The Hollywood Reporter (Weekly) - The Hollywood Reporter Awards Special
ADAM STOCKHAUSEN, WEST SIDE STORY
For Steven Spielberg’s West Side Story, production designer Adam Stockhausen was tasked with turning modern New York City streets into authentic representations of how they’d have looked in 1957, taking inspiration from his research of the neighborhoods during that time period.
“Let’s look at the highs and the lows of everybody in these communities,” Stockhausen explains of his research approach. “So, we’re looking at crime photographs, but we’re also looking at Better Business Bureau documentation of businesses and the success stories.” He continues: “The story wanted to be focused really centrally on the actual destruction of the neighborhood of San Juan Hill, to do the redevelopment and the construction of Lincoln Center and Lincoln Towers … focusing on the reality of that gentrification event, [which] is what triggered all of this stuff to unfold and to begin.”
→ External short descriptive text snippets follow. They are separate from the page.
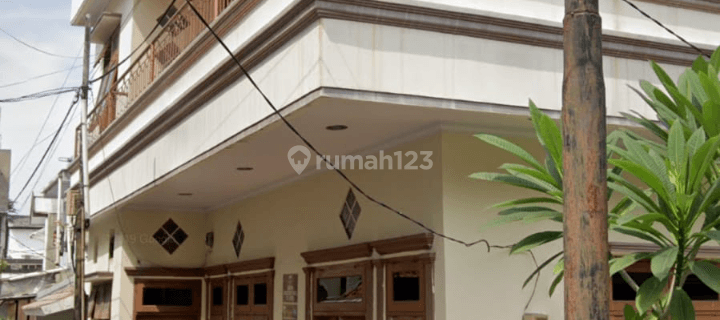 Rumah Tomang murah & siap huni 1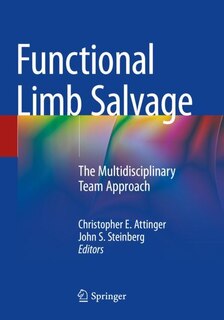 Front cover_Functional Limb Salvage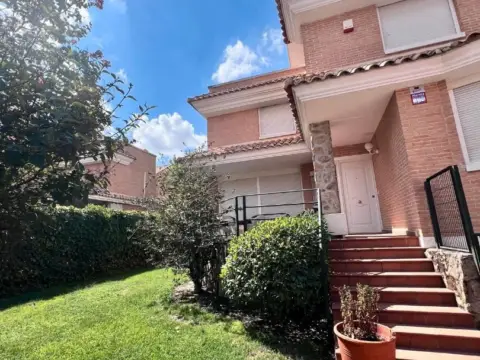 Chalet en calle José De Espronceda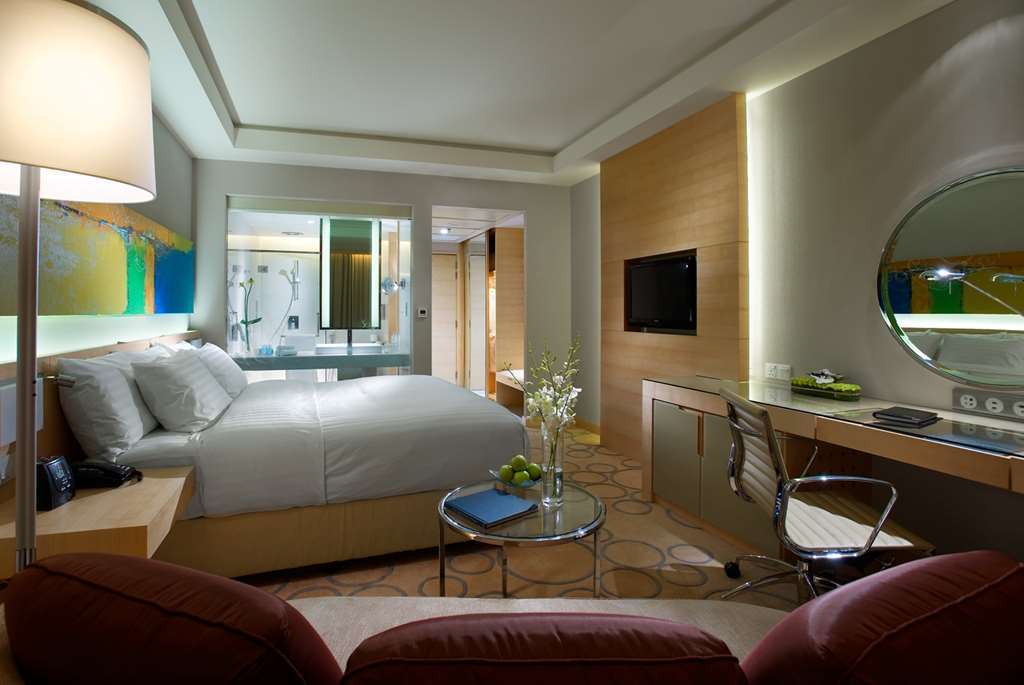 Doubletree By Hilton Kuala Lumpur Hotel Стая снимка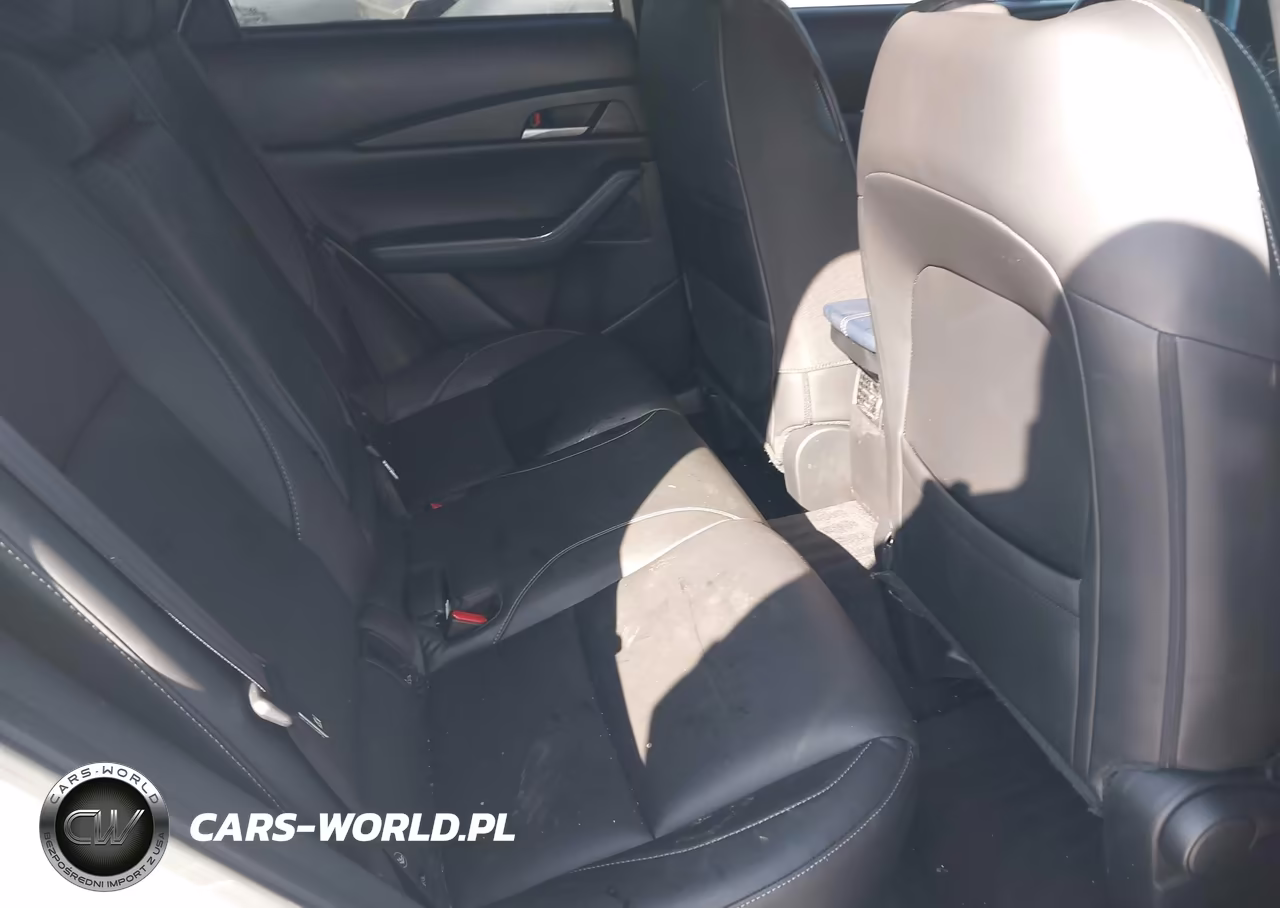 2020 Mazda Cx-30 Select Package VIN:3MVDMBCLXLM123361 - 8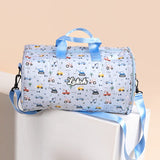 Travel Duffel Bag - Vehicles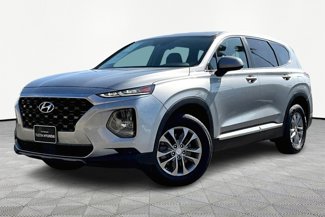 Used 2020 Hyundai Santa Fe SE image 1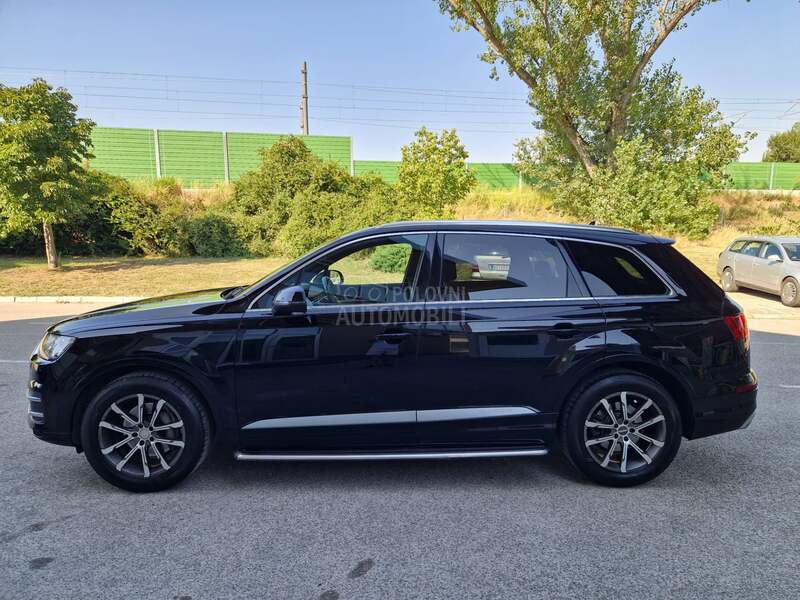 Audi Q7 3.0 TDI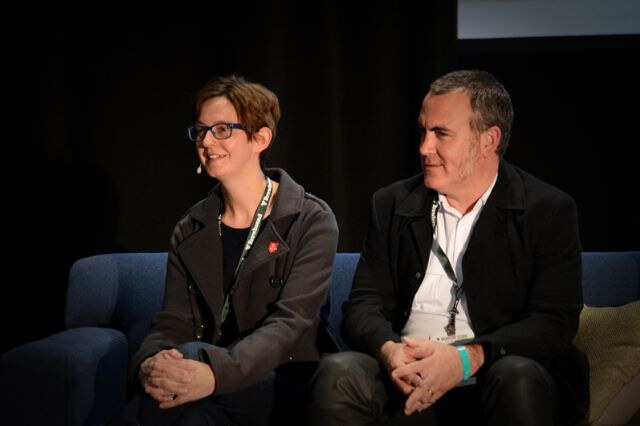 Photo from BevNET Live Summer 2013.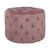 ΣΚΑΜΠΟ KASSIE  ΣΑΠΙΟ ΜΗΛΟ ΒΕΛΟΥΔΟ ΤΥΠΟΥ CHESTERFIELD HM8406.02 Φ60x43Υ εκ. - ΠΟΥΦ - ΣΚΑΜΠΟ - ΜΠΑΟΥΛΟ στο Milonadakis.gr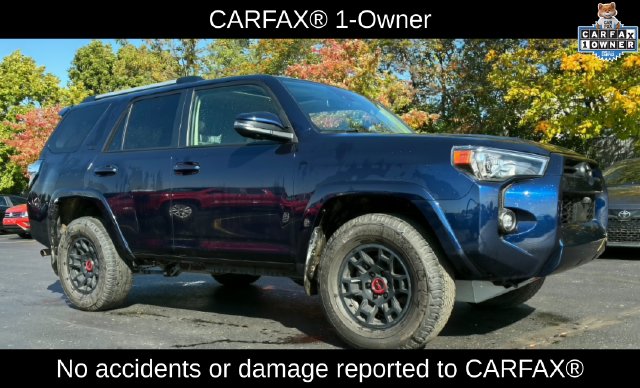 Used 2024 Toyota 4Runner SR5 Premium SUV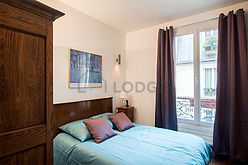 Apartment Paris 7° - Bedroom 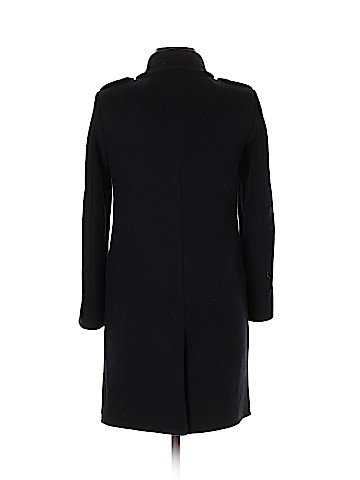 Katharine Hamnett Wool Coat (view 2)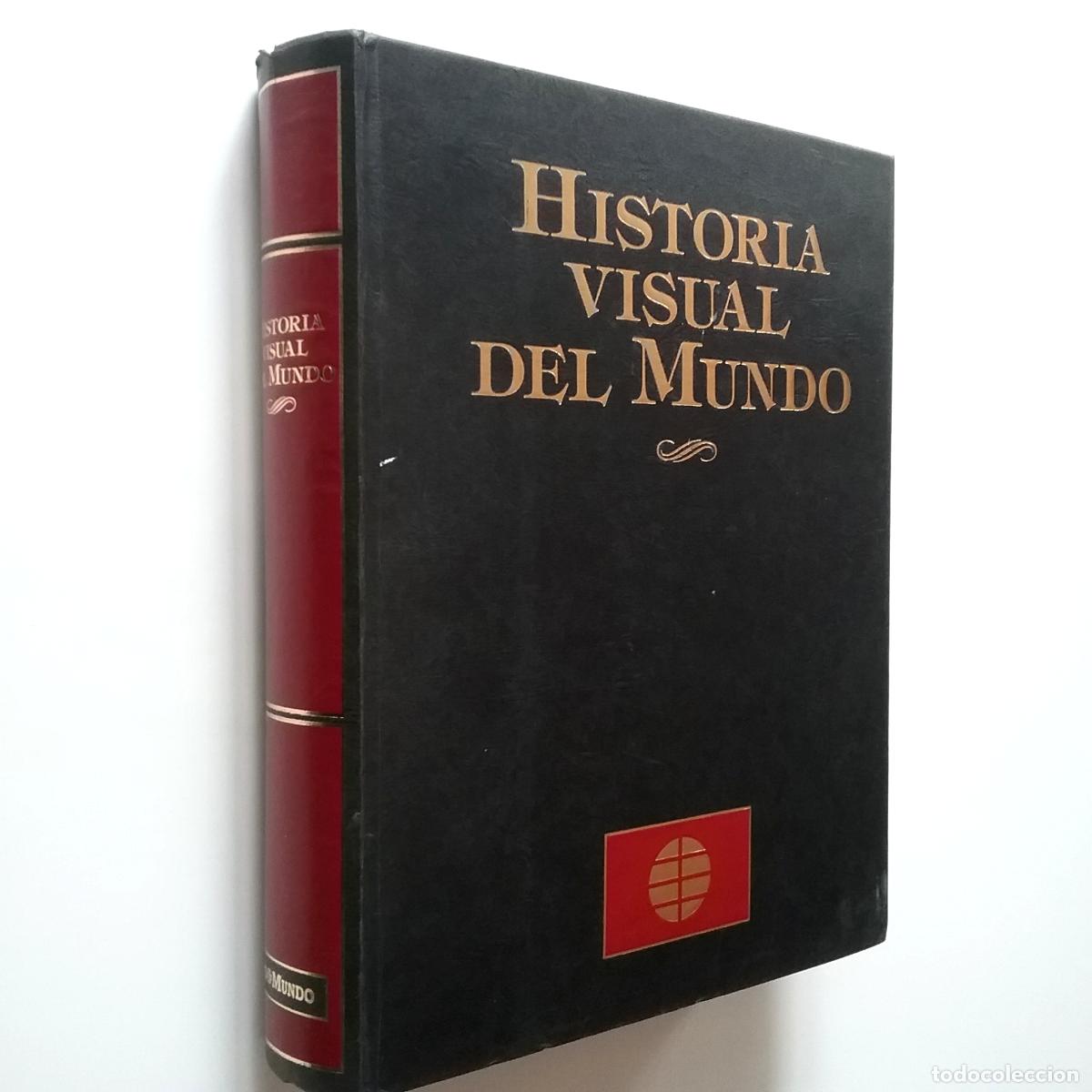Libros: VV. AA. - Historia visual del Mundo - Foto 1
Since the film called for scenes of extreme demolition not possible to replicate in the middle of Manhattan, Stockhausen and his team were able to spend months creating their exact vision outside the city in Paterson, New Jersey. “They had a site that they could allow us to take, and we closed it for a long, long time to do this really huge build there.” Still, much of the film was shot on location in New York City, which necessitated a great deal of community outreach. “We were all over the place. I think, in fact, we were in all five boroughs,” he says, adding, “It’s about trying to layer the work, so that you can do it in a way that isn’t impacting [local businesses] and making them close their businesses any more than is absolutely necessary.”